O Globo, Revista O Globo, p.28-34,36-7
11 de Dez de 2005

Povos da floresta
Por Tulio Brandão
A Amazônia é cheia de superlativos. Ocupa uma área de sete milhões de quilômetros quadrados — 40% do território nacional. Seu rio principal despeja 200 mil metros cúbicos por segundo de água doce no mar, o equivalente a um quinto do total lançados por todos os cursos de água doce no planeta. Seria estranho se o homem só tivesse ocupado a região com a esparsa população atual. Pois, do século XIX até hoje, foram encontrados mais de 400 sítios arqueológicos — desses, 180 só na última década — com datação de até nove mil anos. No mundo perdido dos antigos povos da floresta, algumas sociedades utilizavam pedra para fazer pontas de flecha e outras, mais recentes e complexas, produziam cerâmicas refinadas. Descobertas recentes foram realizadas pelo Projeto Piatam, iniciativa que integra mais de 100 especialistas de várias áreas num inédito mapeamento científico da região, que tem sido lembrada muito mais por seus problemas do que por sua grandeza.

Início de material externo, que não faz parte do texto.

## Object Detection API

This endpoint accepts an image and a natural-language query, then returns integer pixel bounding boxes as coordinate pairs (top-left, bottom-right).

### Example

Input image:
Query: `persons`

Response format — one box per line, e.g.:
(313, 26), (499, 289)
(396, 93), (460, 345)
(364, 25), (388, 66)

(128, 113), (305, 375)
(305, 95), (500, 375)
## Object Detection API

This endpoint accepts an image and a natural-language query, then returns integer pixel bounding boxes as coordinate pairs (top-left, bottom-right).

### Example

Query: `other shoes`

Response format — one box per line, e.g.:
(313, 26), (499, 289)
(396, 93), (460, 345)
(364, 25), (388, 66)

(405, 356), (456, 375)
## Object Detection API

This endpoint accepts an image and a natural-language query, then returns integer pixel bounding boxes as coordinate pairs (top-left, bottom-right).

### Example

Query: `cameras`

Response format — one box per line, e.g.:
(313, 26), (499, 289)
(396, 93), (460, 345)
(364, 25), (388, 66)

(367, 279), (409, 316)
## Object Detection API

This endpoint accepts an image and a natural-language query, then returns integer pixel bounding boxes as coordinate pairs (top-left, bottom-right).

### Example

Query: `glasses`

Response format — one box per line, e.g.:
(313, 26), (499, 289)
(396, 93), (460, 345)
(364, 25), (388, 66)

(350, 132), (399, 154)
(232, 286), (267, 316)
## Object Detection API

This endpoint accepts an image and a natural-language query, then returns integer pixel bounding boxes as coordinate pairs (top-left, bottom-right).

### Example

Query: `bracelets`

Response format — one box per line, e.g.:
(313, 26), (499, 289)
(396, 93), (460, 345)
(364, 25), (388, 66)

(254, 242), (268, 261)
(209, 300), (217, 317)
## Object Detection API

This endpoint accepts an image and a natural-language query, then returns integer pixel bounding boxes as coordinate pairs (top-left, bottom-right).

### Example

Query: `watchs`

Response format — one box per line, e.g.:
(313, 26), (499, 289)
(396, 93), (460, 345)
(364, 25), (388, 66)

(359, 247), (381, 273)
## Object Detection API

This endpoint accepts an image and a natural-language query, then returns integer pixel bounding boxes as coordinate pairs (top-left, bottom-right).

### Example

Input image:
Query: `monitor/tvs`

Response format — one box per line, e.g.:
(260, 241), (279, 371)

ADESCOBERTA DE MAIS DE 400 sítios arqueológicos na Amazônia não impressiona o arqueólogo da Universidade de São Paulo (USP) Eduardo Neves, um dos maiores especialistas do país na pré-história da região. Diante da vastidão da floresta e das perspectivas de pesquisa em terras intocadas, ele diz que o número parece grande, mas é pequeno para o potencial da região. Com o tesouro já mapeado, é possível ter uma idéia da diversidade cultural dos povos que viviam na floresta em tempos pré-colombianos.

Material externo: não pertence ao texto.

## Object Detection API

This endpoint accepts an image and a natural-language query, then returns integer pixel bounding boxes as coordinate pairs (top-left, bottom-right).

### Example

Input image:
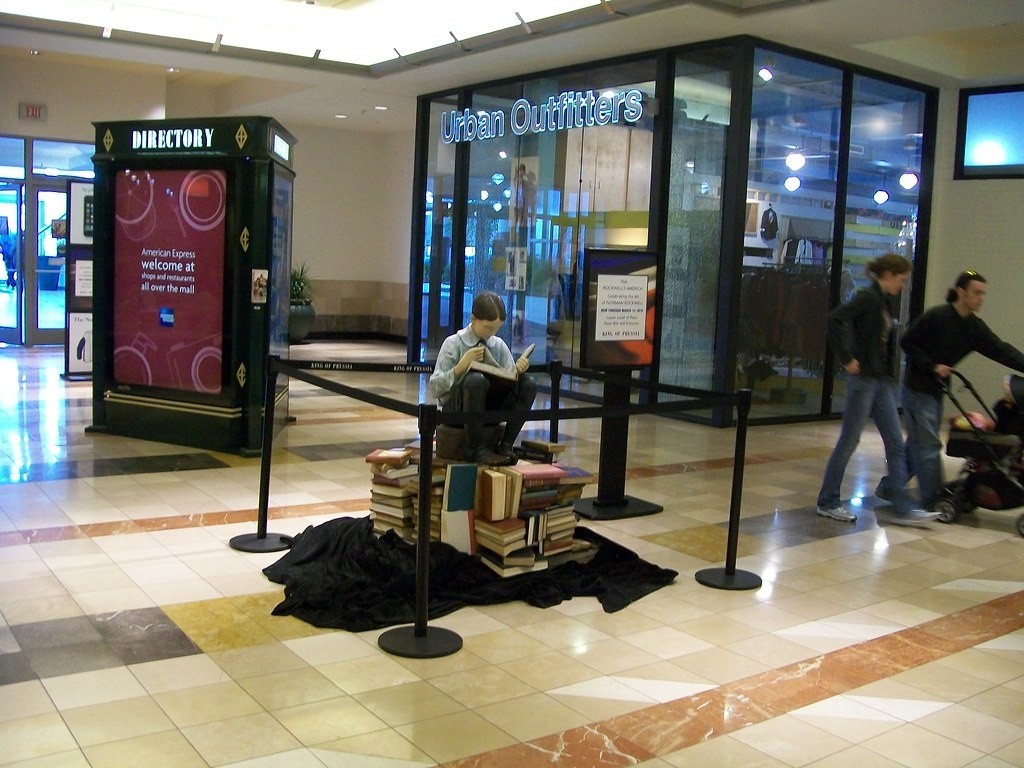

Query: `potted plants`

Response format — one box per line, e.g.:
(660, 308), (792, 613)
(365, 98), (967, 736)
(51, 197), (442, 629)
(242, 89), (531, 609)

(288, 260), (315, 344)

— Já foram identificadas culturas de várias épocas. Há sítios de 11 mil anos, cujas populações eram de caçadores-coletores. Eles deixaram vestígios de pedra que lembram os do norte do Peru. Povos posteriores aos primeiros caçadores-coletores trabalhavam com cerâmicas policrômicas (peças banhadas em branco ou vermelho) muito elaboradas, comparadas às de Málaga, na Espanha. E daí em diante, até a colonização, ocorreu um processo rico e ininterrupto de ocupação humana
— explicou o arqueólogo.
Apenas os projetos Piatam e da Amazônia Central, coordenados por Neves, revelaram cerca de 180 sítios arqueológicos, que ainda não estão na lista oficial. O Instituto do Patrimônio Histórico Artístico Nacional (Iphan) catalogou 242 descobertas arqueológicas na região até hoje.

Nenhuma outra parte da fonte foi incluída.